Series 6 is, to me, the definitive Steven Moffat season. It embodies his vision of Doctor Who as a show which is focused more on the fantasy than the science of its science-fantasy genre, and where the viewers’ relationships with the characters are more important than how ‘realistic’ the plots are.
I’m sure many dislike the fairytale-like style adopted by Moffat in many of his stories, perhaps complaining that it detracts from the believability that the events seen on-screen could be possible in real life. Whilst there are times, of course, when Doctor Who has been used as a medium by writers to express concern about the future of Earth and humanity, or to reinterpret the past through modern eyes (as in the ‘pure historical’ stories), the show is a fantasy, and doesn’t often aim to add scientific plausibility to its stories.
It makes sense, therefore, that Steven Moffat, with his love of the fantasy, family-orientated view of the show, and his genius at weaving complex, timey-wimey plotlines, would take the idea of exploring the lives of the main characters and make this the main focus of a whole series – we don’t just see them getting dropped off back home, as is the norm in Doctor Who when it comes to character ‘development’; their lives are irrevocably entwined with the Doctor’s.
Series 5 showed much development in the relationship between the Eleventh Doctor and Amy Pond, but not much further than might be expected when a new companion is introduced. The sixth series, however, takes full advantage of the viewer having already got to know all four main characters, and uses these characters to weave a story arc that spans the whole 13-episode run.

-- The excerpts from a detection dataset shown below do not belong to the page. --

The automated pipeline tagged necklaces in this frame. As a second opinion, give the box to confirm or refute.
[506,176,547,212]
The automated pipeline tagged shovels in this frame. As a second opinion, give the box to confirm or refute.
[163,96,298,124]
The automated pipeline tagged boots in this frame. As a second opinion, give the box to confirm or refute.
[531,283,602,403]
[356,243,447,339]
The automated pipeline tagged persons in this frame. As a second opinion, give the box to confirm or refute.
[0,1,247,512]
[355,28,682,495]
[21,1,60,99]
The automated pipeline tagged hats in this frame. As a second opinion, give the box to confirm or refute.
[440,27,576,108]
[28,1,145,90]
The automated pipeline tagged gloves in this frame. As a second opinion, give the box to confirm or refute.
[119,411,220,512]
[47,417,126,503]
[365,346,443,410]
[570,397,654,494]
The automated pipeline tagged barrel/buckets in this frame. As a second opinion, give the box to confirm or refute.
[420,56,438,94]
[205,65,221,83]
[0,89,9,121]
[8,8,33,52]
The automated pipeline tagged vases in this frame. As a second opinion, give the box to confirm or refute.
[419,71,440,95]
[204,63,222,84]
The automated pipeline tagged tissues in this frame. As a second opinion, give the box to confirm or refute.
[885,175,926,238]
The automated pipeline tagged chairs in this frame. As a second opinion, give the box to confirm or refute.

The result of this is a series of Doctor Who which, more than ever, actively encourages the audience to become emotionally involved throughout, whilst also allowing people to jump on at any point and enjoy a thrilling and unique science fantasy adventure every week.
The series arc by no means limits the scope of the adventures that take place: we travel in time and space as much as ever, and meet all kinds of monsters, aliens, and moral dilemmas. The difference is that, for the more dedicated viewer – who wants something more from the show than just an exciting adventure each week – the whole series feels like is leading somewhere. Never has the audience been rewarded so greatly by following the drama throughout a whole series of Doctor Who.
Never is this more obvious than in Let’s Kill Hitler: all of Series 6’s main features available in one convenient episode!
I rewatched Let’s Kill Hitler to prepare to write this article because, whilst quite frankly not being a highlight of this, or indeed any, series, it features very heavily the arcs of River Song, the death of the Doctor, and the Silence – all three of the main ongoing stories of the series.
Returning from a summer break after the revelation that River Song is Amy and Rory’s daughter, Let’s Kill Hitler continues with the character revelations as we learn that Amy and Rory’s childhood friend was, of course, Melody!
Then Melody regenerates, then kills the Doctor, then we learn more about the mysterious Silence (arguably the arc of the Eleventh Doctor’s tenure as a whole), and then River sacrifices her future regenerations to save him. We’re also introduced to the Teselecta, which will prove to be the means my which the Doctor escapes his inevitable death at Lake Silencio.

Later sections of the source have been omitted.